This is the third column of “Practice Values,” a bi-monthly series by architect and technologist Phil Bernstein. The column focuses on the evolving role of the architect at the intersection of design and construction, including subjects such as alternative delivery systems and value generation. Bernstein was formerly vice president at Autodesk and now teaches at the Yale School of Architecture.

Disabling (Professional) Expertise

In 1977, social critic Ivan Illich argued that the mid-20th century should be named “The Age of Disabling Professions,” asking whether “if this age, when needs were shaped by professional design, will be remembered with a smile or with a curse.” Illich’s skepticism about the importance and role of doctors, lawyers, and architects was an inflection point in the ascendance of the professional class that began with the industrialization of America. What followed for architects—who, at just about the same time as Illich’s query, were subjected to the emergence of alternative forms of project delivery (like design-build), new incumbents treading on our turf (like construction managers), and influence from extrinsic forces (like lawyers and insurance companies)—was several decades of existential angst with which we are all familiar.

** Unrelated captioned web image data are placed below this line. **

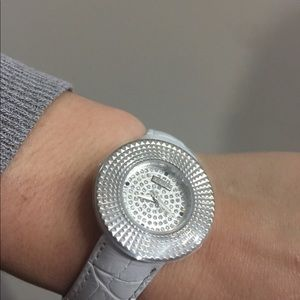 Austrian Crystal Authentic CROTON Watch
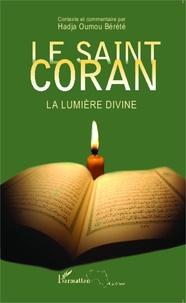 Le Saint Coran - La lumière divine.pdf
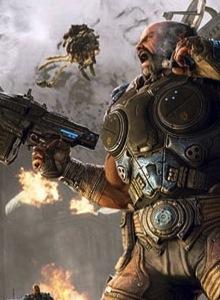 El nuevo Gears of War va tomando más forma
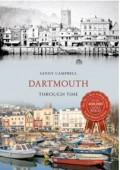 Dartmouth Through Time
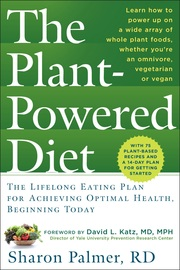 The Plant-Powered Diet - cover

Forty years later, there are more architects, and more work for us, than ever—yet the existential angst remains: If recessions, construction managers, and liability insurance underwriters didn’t manage to dismantle the profession, now what? Answering that question comes the Oxford duo of Richard and Daniel Susskind and their 2015 tome The Future of the Professions, an exhaustive examination of how the broad influences of digital technology may be the end-of-times challenge to the professional class so desired by Illich. The Susskinds argue that it will not be a loss of faith in architects, lawyers, and accountants, but rather the broad democratization of expertise through big data and data sharing, expert systems, and automation that will “transform the work of human experts.” As knowledge work begins the same transfiguration in the world of computation that manufacturing experienced with machine automation, the bespoke relationships curated by architects with clients will be circumvented by widely accessible knowledge systems, architects will no longer be the anointed “gatekeepers” of professional knowledge or judgment, and the increasing complexity of building problems will face economic pressures demanding that architects provide even more service for less money. Large swaths of professional services will be routinized by computers, further decomposing those services into discrete automated tasks. New systems of design and construction delivery will reconstitute from traditional professional scopes disintermediated by algorithms and big data.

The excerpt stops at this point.